++++ MATERIAL ++++

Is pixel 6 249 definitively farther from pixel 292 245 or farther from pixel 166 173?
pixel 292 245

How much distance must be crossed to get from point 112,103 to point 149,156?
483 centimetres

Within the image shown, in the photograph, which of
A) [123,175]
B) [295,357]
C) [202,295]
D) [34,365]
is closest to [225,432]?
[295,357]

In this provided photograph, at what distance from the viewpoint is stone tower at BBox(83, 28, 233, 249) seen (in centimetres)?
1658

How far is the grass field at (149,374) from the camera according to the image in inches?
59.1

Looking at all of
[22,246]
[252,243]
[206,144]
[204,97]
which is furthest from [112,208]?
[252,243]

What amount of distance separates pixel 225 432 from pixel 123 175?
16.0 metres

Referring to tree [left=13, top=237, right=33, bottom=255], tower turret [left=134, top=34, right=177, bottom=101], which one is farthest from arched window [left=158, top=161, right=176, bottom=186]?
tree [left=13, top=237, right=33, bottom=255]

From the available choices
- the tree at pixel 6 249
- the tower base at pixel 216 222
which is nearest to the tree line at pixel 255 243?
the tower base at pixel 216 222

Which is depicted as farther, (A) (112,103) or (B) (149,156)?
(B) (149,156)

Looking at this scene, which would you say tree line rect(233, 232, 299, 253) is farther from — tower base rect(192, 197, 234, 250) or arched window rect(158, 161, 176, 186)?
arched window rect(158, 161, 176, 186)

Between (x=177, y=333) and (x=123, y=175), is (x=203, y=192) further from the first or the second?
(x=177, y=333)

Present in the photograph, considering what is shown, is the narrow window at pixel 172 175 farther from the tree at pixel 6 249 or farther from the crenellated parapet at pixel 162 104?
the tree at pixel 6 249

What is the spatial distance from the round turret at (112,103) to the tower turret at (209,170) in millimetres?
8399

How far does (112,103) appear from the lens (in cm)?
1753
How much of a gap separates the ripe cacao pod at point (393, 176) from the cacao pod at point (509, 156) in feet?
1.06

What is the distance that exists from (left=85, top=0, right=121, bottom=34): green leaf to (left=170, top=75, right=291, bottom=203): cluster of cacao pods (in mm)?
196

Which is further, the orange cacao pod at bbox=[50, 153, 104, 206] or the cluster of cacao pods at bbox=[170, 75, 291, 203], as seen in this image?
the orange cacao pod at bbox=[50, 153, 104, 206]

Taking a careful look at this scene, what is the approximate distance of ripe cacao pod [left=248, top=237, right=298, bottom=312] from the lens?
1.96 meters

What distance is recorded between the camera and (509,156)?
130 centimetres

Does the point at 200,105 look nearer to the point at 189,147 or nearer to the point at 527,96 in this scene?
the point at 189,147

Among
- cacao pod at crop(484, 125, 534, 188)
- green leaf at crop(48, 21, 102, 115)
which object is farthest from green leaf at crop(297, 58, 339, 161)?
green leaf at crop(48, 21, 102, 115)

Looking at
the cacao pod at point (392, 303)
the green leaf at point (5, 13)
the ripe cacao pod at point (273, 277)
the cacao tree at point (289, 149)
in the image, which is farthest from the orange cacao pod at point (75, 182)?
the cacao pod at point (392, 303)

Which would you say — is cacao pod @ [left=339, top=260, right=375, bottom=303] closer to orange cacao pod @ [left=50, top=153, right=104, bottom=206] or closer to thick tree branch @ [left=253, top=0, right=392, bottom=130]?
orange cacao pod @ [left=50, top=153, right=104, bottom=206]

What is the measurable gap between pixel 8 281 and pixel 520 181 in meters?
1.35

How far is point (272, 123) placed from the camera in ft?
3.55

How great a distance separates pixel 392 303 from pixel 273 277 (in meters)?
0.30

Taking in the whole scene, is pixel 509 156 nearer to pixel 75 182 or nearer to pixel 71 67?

++++

SHORT EXERCISE >> Can you return the records word for word, from the line with "Which would you say —" up to and including the last line of the records?

TASK RESULT >>
Which would you say — is cacao pod @ [left=339, top=260, right=375, bottom=303] closer to orange cacao pod @ [left=50, top=153, right=104, bottom=206] or closer to thick tree branch @ [left=253, top=0, right=392, bottom=130]?
orange cacao pod @ [left=50, top=153, right=104, bottom=206]

What is the measurable gap between pixel 8 281 and pixel 520 181 in meters?
1.35

How far is point (272, 123) placed from the camera in ft?
3.55

How great a distance separates pixel 392 303 from pixel 273 277 (in meters)?
0.30

Taking in the whole scene, is pixel 509 156 nearer to pixel 75 182 or nearer to pixel 71 67?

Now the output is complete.